With almost all construction bids in, South Shore Elementary School is about $375,000 over the cost estimate of $5.7 million.
If the remaining bids come in close to what they were projected to be, the contracts for the school in Crownsville will total nearly $6.1 million. But the school system is on the hook for $5.7 million only, said Rodell E. Phaire Sr., director of facilities planning and construction.
That is because Whiting-Turner Contracting Co., the construction management firm hired by the county Board of Education, guaranteed it would bring the project in on time and at the estimate that it helped develop.
"If that is what Whiting-Turner contracted for, unless there was an act of God, beyond their control anything over that $5.7 million, those payments are the responsibility of Whiting-Turner and not us," said Ralph A. Luther, school facilities management chief.
Whiting-Turner officials could not be reached for comment Friday.
"Actually, I like this way of doing it," said Joseph H. Foster, president of the school board. "It's optimal as far as we are concerned."
Nevertheless, before the mechanical systems contract was awarded last week for nearly $200,000 over its estimate, Foster questioned the validity of the estimates.
County government officials who have been highly critical of school construction costs are fuming. County Executive John G. Gary, the school board's chief critic, said through a spokesman that he wasn't familiar enough with this project to comment.
"The problems didn't go away," said Robert Dvorak, the county government's chief administrator. "It's over the estimates -- and it is not over yet.

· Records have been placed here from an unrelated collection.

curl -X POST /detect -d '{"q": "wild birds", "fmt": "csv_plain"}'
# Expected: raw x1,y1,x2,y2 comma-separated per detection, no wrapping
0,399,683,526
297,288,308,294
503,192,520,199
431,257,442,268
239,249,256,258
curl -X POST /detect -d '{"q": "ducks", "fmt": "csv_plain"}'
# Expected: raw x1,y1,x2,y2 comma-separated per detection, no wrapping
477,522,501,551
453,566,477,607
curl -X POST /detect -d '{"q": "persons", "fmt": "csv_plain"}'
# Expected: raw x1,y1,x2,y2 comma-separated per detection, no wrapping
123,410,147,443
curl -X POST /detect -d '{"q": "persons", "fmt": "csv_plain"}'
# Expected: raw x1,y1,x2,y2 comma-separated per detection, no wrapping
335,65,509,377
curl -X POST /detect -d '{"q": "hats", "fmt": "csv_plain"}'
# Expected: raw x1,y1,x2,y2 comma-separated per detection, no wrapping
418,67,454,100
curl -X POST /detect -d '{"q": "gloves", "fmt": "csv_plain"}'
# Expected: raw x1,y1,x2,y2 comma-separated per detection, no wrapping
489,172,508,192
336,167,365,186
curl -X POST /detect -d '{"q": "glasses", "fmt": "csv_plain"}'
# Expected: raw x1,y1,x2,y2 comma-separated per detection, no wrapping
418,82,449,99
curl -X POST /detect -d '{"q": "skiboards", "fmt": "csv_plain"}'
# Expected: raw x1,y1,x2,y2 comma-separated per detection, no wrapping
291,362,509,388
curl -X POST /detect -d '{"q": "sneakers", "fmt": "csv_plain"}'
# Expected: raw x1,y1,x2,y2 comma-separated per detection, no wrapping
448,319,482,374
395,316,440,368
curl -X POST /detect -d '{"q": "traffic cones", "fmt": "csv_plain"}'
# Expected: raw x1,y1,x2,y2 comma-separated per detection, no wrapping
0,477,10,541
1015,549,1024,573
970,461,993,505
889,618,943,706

You've still got more contracts and change orders."
Whether the school system has to pay the additional money or not, this points to continuing flaws in school planning and construction, county officials say.

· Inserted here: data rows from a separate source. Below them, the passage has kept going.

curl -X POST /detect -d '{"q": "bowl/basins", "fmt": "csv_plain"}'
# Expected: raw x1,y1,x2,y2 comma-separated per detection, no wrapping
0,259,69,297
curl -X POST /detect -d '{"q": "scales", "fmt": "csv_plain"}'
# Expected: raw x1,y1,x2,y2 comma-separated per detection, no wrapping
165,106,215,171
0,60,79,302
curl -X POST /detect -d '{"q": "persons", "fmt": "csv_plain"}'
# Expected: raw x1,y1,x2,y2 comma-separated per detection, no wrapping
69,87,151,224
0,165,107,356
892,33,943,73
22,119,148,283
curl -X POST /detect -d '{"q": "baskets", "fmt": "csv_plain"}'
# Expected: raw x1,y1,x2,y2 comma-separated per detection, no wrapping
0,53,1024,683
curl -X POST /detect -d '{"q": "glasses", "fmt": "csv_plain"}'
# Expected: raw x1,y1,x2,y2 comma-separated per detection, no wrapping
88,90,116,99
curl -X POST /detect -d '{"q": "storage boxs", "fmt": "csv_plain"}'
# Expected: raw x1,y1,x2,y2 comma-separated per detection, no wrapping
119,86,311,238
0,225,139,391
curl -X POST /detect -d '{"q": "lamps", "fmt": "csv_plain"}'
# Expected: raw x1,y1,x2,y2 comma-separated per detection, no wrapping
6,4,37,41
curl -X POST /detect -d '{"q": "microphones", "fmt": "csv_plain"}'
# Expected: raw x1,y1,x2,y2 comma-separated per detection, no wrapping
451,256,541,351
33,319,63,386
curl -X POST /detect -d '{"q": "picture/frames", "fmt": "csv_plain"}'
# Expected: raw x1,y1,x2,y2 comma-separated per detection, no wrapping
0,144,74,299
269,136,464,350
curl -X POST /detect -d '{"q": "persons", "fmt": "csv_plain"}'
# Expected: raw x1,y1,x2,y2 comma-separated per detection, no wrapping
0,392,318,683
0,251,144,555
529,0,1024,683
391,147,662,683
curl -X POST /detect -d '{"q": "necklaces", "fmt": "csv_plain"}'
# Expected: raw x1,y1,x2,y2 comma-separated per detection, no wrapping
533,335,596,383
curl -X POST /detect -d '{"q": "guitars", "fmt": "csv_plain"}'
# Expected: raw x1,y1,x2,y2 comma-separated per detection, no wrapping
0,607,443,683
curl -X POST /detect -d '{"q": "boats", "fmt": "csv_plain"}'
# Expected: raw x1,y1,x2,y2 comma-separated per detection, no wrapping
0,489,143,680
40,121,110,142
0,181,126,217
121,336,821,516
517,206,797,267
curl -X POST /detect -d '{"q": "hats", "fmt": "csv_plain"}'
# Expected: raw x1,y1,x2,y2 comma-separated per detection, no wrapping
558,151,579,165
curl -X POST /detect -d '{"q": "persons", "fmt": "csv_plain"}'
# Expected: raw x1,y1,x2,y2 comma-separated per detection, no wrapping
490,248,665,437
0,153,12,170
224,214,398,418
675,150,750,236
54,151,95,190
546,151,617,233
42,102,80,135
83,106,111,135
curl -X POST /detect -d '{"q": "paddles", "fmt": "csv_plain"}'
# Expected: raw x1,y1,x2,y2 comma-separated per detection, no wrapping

"Until they stand up and say something is broke, this is going to keep going on," said Ray Elwell, a county government budget officer who monitors the school system.
School construction officials attribute the differences largely to market fluctuations and bidding requirements. This is the first time the school system has tried an arrangement in which a management firm has guaranteed a price. It was done because a year ago the school already had been delayed a year, was in jeopardy of not being done on time and the bids were over budget. The project, which is budgeted for almost $8.7 million -- including furnishings, design work and tearing down the old building -- has been delayed twice.

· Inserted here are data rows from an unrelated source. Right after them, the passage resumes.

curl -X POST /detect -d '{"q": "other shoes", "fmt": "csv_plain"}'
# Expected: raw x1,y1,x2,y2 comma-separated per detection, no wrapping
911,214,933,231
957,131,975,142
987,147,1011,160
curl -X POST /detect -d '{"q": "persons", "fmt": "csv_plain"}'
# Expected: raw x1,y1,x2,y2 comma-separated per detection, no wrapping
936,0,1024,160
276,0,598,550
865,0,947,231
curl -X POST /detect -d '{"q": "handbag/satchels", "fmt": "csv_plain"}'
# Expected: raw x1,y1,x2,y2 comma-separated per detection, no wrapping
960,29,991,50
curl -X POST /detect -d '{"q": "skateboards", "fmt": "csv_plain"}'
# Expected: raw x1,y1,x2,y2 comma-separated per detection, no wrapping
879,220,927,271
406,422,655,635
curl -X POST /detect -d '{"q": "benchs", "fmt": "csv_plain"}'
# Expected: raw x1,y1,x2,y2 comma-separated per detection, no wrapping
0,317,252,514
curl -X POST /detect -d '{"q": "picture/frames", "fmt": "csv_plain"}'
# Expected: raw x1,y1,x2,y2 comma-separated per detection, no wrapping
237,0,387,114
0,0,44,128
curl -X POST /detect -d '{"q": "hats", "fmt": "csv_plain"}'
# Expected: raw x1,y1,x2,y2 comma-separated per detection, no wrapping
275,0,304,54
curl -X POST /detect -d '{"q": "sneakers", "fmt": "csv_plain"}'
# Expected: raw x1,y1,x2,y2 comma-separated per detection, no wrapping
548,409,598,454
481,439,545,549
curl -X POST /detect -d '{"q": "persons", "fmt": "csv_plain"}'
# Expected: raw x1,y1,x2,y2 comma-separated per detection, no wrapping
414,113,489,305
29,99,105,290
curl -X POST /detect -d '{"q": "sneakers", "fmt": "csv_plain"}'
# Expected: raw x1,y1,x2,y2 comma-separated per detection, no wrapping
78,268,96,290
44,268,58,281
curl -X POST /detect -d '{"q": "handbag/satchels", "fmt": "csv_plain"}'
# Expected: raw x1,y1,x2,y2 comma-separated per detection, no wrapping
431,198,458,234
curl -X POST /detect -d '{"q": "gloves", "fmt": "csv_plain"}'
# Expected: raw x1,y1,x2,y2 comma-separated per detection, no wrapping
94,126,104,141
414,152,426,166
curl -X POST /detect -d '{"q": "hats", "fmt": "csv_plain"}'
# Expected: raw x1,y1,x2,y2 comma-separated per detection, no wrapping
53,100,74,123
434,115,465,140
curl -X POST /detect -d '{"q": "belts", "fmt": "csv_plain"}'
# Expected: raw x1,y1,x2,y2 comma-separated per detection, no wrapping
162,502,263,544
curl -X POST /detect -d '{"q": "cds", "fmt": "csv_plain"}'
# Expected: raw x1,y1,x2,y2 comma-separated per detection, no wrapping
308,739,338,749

It began as a renovation and addition to a 38-year-old school. Blueprint errors led officials to scrap the first proposal. When the low bid on the renovation and expansion was $4 million higher than the budgeted amount, school administrators re-examined their plans. The project was changed from a renovation to a new school, but it still was over budget. The new plans shrunk the project from a 412-student school to a building with classrooms for 300. That, officials say, should be large enough through 2004, ZTC when an addition can be built. Children have been out of the old South Shore building since 1994.
But Karen Liston, past PTA president, said that as South Shore children prepare to start their third year of elementary school at Annapolis Middle, the community's big concern is whether the new school will open next August. Whiting-Turner has made that pledge in its contract.
"I really do have faith in Whiting-Turner," Liston said. "You have to put your faith somewhere. I really prefer to put it with Whiting-Turner than with the Anne Arundel County school construction department."